Context: Gluteus medius (GMed) weakness is a common impairment seen across multiple lower-extremity pathologies. Greater GMed weakness is moderately associated with greater frontal plane motion, often termed dynamic knee valgus during functional tasks which may increase risk of lower-extremity injury. Neuromuscular electrical stimulation (NMES) superimposed to targeted muscles has emerged in clinical practice; however, NMES superimposed to the GMed in unknown. It is essential to assess the safety, credibility, and expectancy of NMES superimposed to the GMed prior to implementation in clinical practice. The objective of this study was to evaluate feasibility, safety, credibility, and expectancy of improvement with a 2-week intervention with or without NMES to the GMed in females with dynamic knee valgus.

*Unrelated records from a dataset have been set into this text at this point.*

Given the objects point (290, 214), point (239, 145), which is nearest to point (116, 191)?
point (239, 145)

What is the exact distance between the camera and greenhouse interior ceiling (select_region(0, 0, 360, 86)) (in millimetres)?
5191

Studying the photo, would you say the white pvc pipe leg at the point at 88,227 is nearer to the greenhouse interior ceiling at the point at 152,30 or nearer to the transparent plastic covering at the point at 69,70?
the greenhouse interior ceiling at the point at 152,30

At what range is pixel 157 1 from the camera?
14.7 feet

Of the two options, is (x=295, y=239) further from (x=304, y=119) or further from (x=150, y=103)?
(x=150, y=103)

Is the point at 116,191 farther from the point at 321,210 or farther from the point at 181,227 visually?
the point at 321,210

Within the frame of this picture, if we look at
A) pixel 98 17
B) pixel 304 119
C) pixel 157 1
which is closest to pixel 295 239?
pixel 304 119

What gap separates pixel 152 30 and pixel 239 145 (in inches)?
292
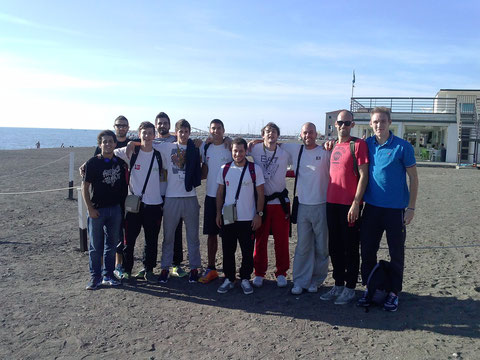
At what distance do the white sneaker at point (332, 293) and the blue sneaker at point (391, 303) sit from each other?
22.0 inches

Design: Feasibility study.
Methods: A total of 22 adult females with dynamic knee valgus (age = 21.8 [1.4] y, mass = 76.9 [18.8] kg, height = 1.7 [0.1] m) completed a 2-week intervention with NMES or a sham treatment superimposed to the GMed during all therapeutic exercises. Feasibility was assessed by recruitment and completion rate, while safety was assessed by the total number of adverse events. Treatment credibility and expectancy was assessed with the Credibility Expectancy Questionnaire. Mixed-measure analysis of variance were used for statistical analysis (P ≤ .05).
Results: Recruitment was completed in 5 months with 100% completion rate and no adverse events. There was no difference in treatment credibility between groups (NMES = 23.7 [2.3], sham = 21.7 [3.4], P = .12); however, the NMES group demonstrated a greater expectancy score (NMES = 20.0 [3.8], sham = 15.9 [5.1], P = .045).
Conclusion: Resistance training with NMES superimposed to the GMed is a feasible and safe intervention that resulted in greater expectance of success. Clinicians may consider superimposing NMES to the gluteal muscles when addressing muscle weakness in individuals with dynamic knee valgus.
Keywords: gluteal; therapeutic exercise.